Recensement agricole : à force de “jouer petits bras” les campagnes se vident ! [par Jean-Paul Pelras]

Les chiffres ne sont pas bons. Et, quoi qu’en disent les pouvoirs publics, le verre reste à moitié vide, siphonné par les effets d’une déprise agricole multifactorielle. 100 000 exploitations supplémentaires ont donc disparu en 10 ans. Il n’en reste plus que 390 000 contre 490 000 en 2010 et 663 000 en 2000. Le ministre de l’Agriculture aura beau dire qu’il n’y a pas d’industrialisation galopante de notre agriculture française, notre modèle étant un modèle de qualité tourné vers les exploitations à taille humaine avec une moyenne de 63 ha, contre trois fois plus aux États-Unis, nous ne pouvons nous contenter de ce scenario, qui consiste à jouer petits bras. Avec, de surcroît, une population de plus en plus vieillissante puisque 58 % des chefs d’exploitation ont plus de 50 ans contre 52 % en 2010, le taux de renouvellement n’étant que de 14 000 installations par an.

-- Matériel présenté --

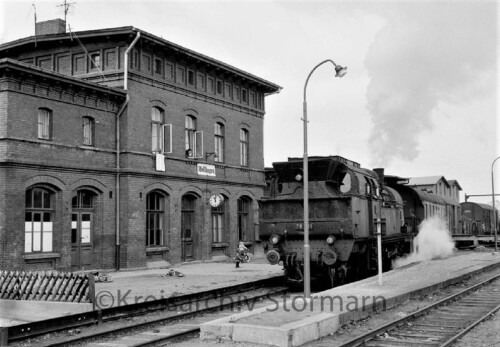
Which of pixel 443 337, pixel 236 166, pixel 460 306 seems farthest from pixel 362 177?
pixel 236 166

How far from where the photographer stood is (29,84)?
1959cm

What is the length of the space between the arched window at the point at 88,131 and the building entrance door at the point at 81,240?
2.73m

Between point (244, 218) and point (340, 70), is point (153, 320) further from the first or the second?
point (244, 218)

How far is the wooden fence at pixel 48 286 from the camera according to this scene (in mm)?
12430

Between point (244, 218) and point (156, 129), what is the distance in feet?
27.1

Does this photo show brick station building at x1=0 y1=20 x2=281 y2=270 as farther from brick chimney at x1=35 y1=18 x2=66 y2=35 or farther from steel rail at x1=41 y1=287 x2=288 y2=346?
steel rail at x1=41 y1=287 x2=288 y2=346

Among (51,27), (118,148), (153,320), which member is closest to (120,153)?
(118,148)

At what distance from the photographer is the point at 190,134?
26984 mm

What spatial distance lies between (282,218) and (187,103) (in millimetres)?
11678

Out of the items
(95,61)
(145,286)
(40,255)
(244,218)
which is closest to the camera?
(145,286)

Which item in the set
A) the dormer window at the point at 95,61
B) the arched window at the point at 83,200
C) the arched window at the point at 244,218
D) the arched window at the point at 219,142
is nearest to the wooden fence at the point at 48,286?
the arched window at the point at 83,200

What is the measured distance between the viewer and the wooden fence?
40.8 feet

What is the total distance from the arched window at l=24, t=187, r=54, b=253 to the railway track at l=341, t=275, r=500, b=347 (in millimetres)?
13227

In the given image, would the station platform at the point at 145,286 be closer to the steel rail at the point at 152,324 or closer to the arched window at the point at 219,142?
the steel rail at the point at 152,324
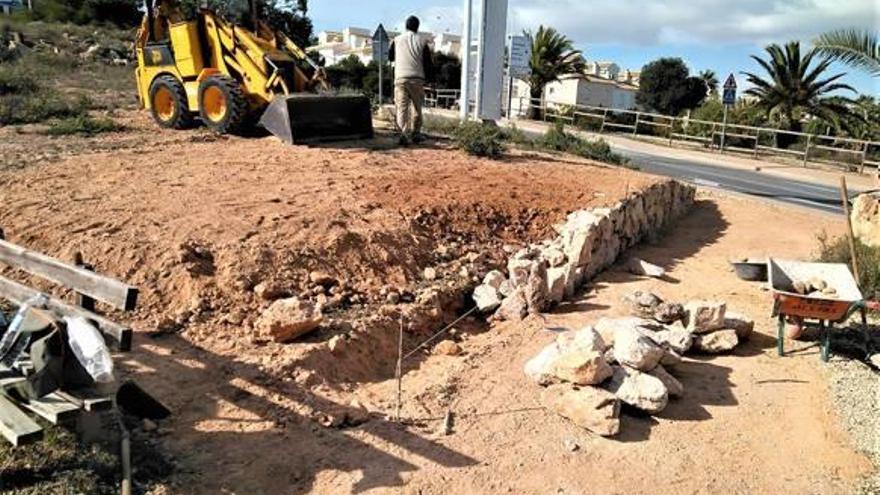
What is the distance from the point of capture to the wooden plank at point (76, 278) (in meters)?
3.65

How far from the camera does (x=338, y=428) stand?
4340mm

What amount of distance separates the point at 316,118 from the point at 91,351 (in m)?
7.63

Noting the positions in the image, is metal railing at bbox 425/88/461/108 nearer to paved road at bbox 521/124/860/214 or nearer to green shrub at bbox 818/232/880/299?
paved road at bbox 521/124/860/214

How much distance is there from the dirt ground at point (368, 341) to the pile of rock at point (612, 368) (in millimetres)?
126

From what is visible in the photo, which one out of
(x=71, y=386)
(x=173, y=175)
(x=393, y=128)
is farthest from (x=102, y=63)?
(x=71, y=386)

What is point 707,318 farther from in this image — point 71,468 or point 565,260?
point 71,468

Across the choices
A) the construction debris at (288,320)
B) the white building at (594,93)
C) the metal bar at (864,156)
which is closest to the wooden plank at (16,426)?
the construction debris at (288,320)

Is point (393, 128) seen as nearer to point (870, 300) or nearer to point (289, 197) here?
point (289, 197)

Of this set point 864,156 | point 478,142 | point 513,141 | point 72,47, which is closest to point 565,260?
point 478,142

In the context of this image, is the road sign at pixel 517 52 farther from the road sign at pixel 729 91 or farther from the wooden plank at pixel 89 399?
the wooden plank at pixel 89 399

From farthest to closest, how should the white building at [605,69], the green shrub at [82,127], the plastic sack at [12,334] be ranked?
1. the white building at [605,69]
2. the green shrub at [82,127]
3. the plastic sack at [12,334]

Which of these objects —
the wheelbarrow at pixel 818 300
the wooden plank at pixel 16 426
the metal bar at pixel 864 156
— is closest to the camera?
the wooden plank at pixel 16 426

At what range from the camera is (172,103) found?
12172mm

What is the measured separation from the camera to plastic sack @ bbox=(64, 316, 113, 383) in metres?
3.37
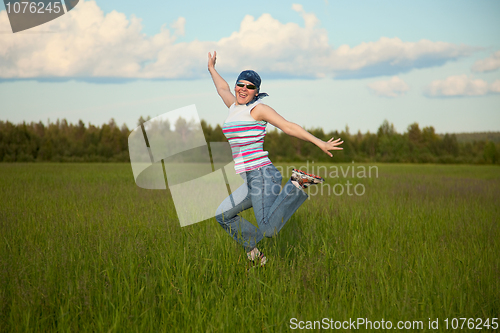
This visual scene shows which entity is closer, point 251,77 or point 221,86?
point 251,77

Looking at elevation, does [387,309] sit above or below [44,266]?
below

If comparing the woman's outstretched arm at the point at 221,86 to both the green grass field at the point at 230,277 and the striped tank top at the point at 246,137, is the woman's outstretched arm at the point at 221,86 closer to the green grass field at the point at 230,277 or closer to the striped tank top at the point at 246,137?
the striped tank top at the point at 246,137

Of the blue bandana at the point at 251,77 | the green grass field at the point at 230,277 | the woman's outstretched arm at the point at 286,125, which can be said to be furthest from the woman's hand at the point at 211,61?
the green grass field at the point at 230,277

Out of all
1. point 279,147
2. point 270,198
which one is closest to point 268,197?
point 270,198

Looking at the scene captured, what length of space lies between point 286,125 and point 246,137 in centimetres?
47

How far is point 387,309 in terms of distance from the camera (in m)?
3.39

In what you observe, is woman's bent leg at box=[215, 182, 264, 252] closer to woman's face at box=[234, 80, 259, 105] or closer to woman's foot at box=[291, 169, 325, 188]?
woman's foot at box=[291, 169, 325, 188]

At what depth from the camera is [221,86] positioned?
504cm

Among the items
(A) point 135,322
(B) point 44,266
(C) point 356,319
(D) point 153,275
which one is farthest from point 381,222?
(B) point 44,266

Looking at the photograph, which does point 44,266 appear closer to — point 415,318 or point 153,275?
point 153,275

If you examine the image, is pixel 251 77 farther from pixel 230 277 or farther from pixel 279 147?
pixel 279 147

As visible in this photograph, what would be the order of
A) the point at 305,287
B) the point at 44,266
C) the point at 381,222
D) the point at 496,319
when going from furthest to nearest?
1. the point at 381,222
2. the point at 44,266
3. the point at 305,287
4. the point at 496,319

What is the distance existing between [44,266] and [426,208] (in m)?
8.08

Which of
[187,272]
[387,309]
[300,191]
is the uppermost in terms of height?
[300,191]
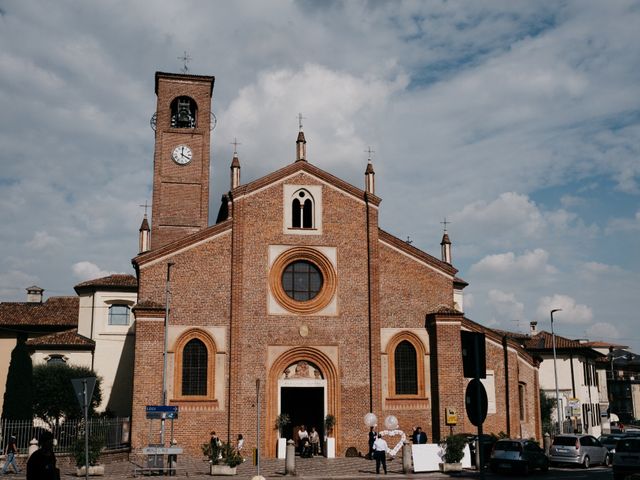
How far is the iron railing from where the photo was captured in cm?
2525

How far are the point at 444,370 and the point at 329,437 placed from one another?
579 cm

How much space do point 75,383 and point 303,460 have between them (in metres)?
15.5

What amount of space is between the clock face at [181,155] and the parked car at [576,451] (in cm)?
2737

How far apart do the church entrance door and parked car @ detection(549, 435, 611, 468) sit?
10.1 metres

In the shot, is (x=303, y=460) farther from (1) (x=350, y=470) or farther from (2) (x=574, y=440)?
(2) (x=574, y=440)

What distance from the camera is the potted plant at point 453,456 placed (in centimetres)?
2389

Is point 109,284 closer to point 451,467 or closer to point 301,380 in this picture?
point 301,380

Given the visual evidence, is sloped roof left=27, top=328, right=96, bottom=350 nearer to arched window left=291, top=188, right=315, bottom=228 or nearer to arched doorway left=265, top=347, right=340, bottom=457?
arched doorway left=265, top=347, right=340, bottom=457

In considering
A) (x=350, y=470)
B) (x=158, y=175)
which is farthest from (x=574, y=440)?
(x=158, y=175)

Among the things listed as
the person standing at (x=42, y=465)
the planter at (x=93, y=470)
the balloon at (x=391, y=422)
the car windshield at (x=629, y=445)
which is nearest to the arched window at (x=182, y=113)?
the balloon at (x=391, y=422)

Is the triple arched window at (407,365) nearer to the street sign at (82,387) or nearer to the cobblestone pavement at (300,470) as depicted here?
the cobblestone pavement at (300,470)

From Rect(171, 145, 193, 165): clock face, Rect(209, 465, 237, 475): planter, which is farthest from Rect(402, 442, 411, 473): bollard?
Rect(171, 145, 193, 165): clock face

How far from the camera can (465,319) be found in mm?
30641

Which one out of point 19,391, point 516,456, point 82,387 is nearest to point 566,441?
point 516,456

-- Défi --
Rédigez la suite du texte consacré au recensement agricole, en reprenant juste après sa dernière phrase.

-- Réponse rédigée --
Dans les 20 dernières années, chaque jour, 38 agriculteurs ont cessé leur activité. Pourquoi ?
Pour de multiples raisons qui peuvent varier d’une région à l’autre. Prenons, pour commencer, les productions non soutenues par la PAC, hormis dans le cadre d’investissements la plupart du temps tributaires du revenu. Les productions fruitières, maraichères, viticoles, porcines ou, entre autres, avicoles ont, à ce titre, rencontré énormément de difficultés pour rester compétitives face au rouleau compresseur des importations déloyales. Une menace qui, accords bilatéraux obligent, pourrait rapidement concerner l’ensemble des productions.

À titre d’exemple, quand Julien De Normandie déclare que la surface agricole française, avec 27 millions d’hectares cultivés, soit environ 50 % du territoire, n’a diminué que de 1 %, il faut se transporter dans un département comme celui des Pyrénées-Orientales où l’arboriculture est passée de 12 400 ha en 1980 à 4 500 en 2020 et le maraichage de 8 000 à 1 500 ha. Une érosion qui, au plan, national, impacte les filières employant en moyenne 4 personnes à l’année contre 1,6 pour les secteurs grandes cultures et élevage. Ou comment résister avec un smic horaire payé 12 euros en France contre 7 en Andalousie et 6 euros par jour au Maroc. Impossible et irréversible tant qu’une harmonisation des charges sociales, fiscales et environnementales intra et extra européenne ne sera pas mise en place.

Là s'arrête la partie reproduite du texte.